"You're Charlie, eh?" he said, when he had looked me up and down with a smile that took me back to the evenings by our fireside, ten years before.

I led him across the dunes to where I had left my gun and string of duck. At his request I undid the thong about their necks and laid them out on the sand, while he took them up one by one, spreading a wing to admire the changing colors of the speculum, or smoothing the feathers of a glossy head. At last he sighed, as he cut the end of a fresh cigar and looked up at me.

"Ah, Charlie, it takes me back," he remarked. "Many and many a time I've shot over this pond! I had an old muzzle-loader, twice the weight of that gun of yours. On a Friday night your grandfather used to say: 'Which one of you is going down to the marsh to-morrow to get me a mess of duck?' and I always landed the job. Your daddy liked to work with the cattle; he reckoned shooting was a chore, like splitting kindling, or driving the milk-cows in from pasture. But it's time for kaikai, and I'm keen to see Ben and Mary after all these years. And Marion—she'll be seventeen now, eh? I'll bring my boys up to the house for a bite; the swell was too high to drop anchor, so I told the mate to stand off and on till I came out."

He turned toward the beach and called the sailors in his strong vibrant voice: "E Ivi! E Ofai e!" A moment later I saw the two brown men trotting across the dunes. Their feet were bare and they wore sailor jackets and trousers of dungaree. Their round caps bore the schooner's name, Tara, woven in silver thread upon the bands.

"Good lads," remarked my uncle, as they drew near. "Paumotu boys from Rangiroa—they've been with me since the Tara was built. Shake hands with them before we start." He spoke to the sailors in their own tongue, telling them that I was his brother's son, and they smiled as they gazed at me with the frank curiosity of savages. At a word from Uncle Harry, one of them picked up my gun and birds, and I led the way around the marsh to the Santa Brigida road.

We had not walked more than half a mile when we met my father, who had sighted the schooner and was now riding down to the beach.

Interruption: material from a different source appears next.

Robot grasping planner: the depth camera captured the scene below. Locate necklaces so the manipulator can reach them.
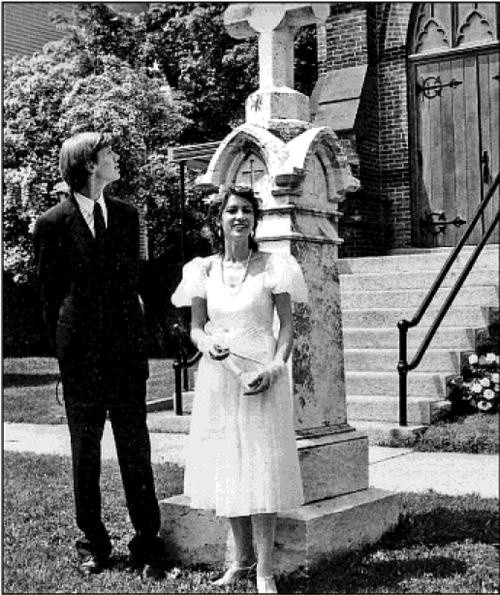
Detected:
[220,248,253,287]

"Harry!" he exclaimed, his bearded face transformed by an expression I had never seen; and in an instant he was off his horse and wringing my uncle's hand. "It's like you to drop in this way, without an hour's warning, but your welcome will be all the warmer for that! It's good to see you, old fellow! You're looking well—your cannibal islands must agree with you. What do you think of this uncle of yours, eh, Charlie? He wouldn't for the world drop me a wire a day or two ahead, or arrive by train or motor-car, like a civilized man. Nothing will do but to come in a schooner and land like a pirate on the beach! But come along to the house and bring your men; I can't offer them missionary, if that's their usual diet, but we killed a steer yesterday, and there's plenty of fresh beef."

"Well, Ben," said Uncle Harry, still clasping my father's hand, "ten years haven't changed you, after all! I can't tell you how good it is to be back on the Santa Brigida again! Your boy says that Mary and Marion are well—come, I want to see them; let's be getting along. I'll bring my sailors, if I may. No need to ask how you are—rugged as an old grizzly, eh?"

At sight of Uncle Harry my mother forgot her cares, and only the joy of preparing dinner for him persuaded my sister Marion to leave his side. We dined at midday in the old-fashioned manner, and that afternoon we lingered long at table, until a whispering buzz of talk from the courtyard told us that the news had spread—that my grandfather's old retainers were assembling to greet the boy they had known so many years before. Motioning us to keep our places, Uncle Harry rose from his chair with a smile and walked out through the door to the sunny court beyond.